Zahid Mengal, a civil society member working on education, believes that in the initial years of this government two very strong and competent education secretaries lead the reforms. "Afterwards ruling political parties did not prioritise education and the loss of political support resulted in further deterioration of education."

Education Ministry of Balochistan, in the last two and a half years, effectively rolled back the reforms made in the first half of this government. The only way to improve the education sector of Balochistan is to depoliticise it. It’s easier said than done but it’s not impossible for a democratically elected government.
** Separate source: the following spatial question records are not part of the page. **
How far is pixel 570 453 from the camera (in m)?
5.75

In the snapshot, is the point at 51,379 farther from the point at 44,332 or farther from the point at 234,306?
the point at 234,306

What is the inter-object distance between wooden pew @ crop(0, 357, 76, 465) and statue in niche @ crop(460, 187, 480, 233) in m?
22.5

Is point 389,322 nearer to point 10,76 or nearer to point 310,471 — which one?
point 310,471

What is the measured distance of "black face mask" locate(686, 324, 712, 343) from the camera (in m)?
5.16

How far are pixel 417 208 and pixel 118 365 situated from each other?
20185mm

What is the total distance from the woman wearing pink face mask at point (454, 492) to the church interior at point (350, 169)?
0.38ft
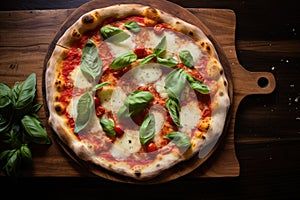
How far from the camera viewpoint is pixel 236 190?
262cm

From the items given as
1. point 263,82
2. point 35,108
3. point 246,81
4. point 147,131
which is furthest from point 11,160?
point 263,82

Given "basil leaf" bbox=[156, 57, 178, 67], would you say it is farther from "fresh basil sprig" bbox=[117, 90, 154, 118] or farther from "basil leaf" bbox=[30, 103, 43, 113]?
"basil leaf" bbox=[30, 103, 43, 113]

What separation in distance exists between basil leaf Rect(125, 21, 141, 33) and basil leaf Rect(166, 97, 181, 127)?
472mm

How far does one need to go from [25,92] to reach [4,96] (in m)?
0.12

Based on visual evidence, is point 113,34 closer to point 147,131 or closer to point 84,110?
point 84,110

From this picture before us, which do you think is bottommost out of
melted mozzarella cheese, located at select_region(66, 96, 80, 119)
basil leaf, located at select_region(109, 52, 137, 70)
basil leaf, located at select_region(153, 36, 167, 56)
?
melted mozzarella cheese, located at select_region(66, 96, 80, 119)

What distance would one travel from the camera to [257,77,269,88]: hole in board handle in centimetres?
263

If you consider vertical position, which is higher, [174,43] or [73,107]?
[174,43]

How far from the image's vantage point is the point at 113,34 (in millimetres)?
2516

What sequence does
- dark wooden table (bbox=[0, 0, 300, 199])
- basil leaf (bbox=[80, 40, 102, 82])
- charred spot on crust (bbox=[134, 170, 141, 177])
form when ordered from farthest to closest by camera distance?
dark wooden table (bbox=[0, 0, 300, 199])
basil leaf (bbox=[80, 40, 102, 82])
charred spot on crust (bbox=[134, 170, 141, 177])

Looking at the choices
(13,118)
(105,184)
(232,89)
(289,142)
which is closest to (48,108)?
(13,118)

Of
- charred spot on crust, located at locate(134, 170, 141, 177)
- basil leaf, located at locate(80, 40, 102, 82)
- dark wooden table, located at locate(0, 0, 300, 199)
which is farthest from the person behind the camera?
dark wooden table, located at locate(0, 0, 300, 199)

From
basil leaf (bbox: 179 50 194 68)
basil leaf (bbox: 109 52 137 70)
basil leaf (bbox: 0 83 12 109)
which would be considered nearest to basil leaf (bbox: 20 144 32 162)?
basil leaf (bbox: 0 83 12 109)

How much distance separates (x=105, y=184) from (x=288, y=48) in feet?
4.88
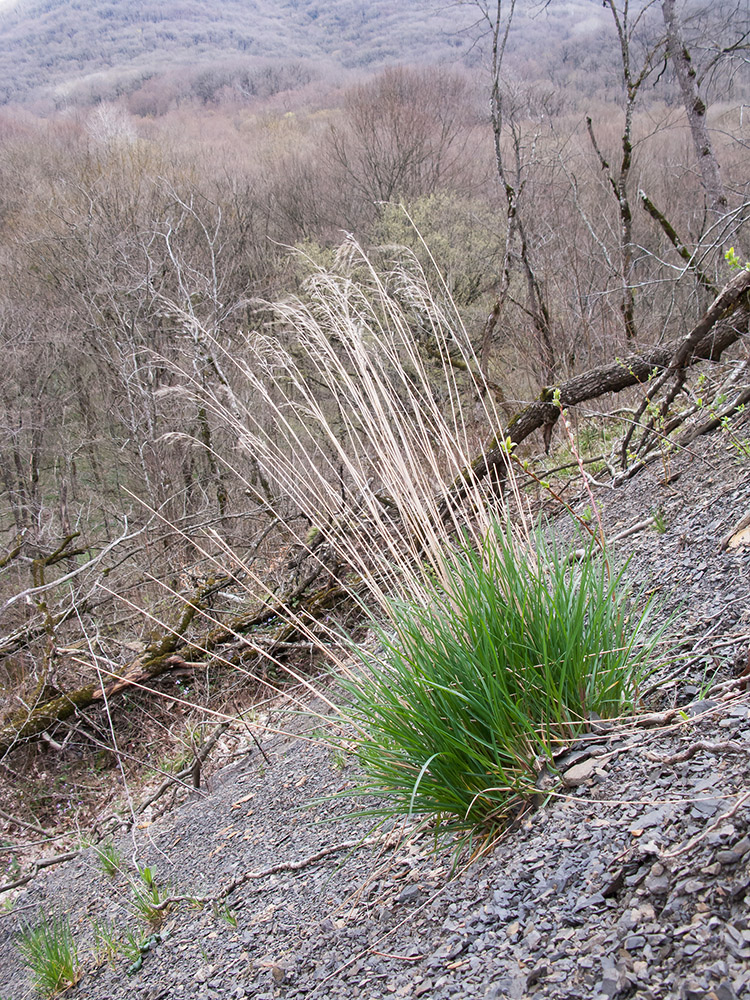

Any party or a coalition that comes in power should adopt education as the core agenda and religiously work for improvement. The use of education as a prized ministry should come to an end. At the moment, education department is the most sought after ministry due to its influence and opportunities for corruption. Education department should be handed over to expert educationists.

Another important reform would be to prevent teachers from doing election duties. Teachers get their undue power and influence because they are the ones who conduct elections on ground as presiding officers and polling staff. In fact, a summary was prepared a few years ago to separate teachers from election duties in Balochistan, but chief secretary at that time torpedoed the proposal.

As general elections are round the corner, people of Balochistan should support a candidate or political party keeping in view their commitment to education and past performance.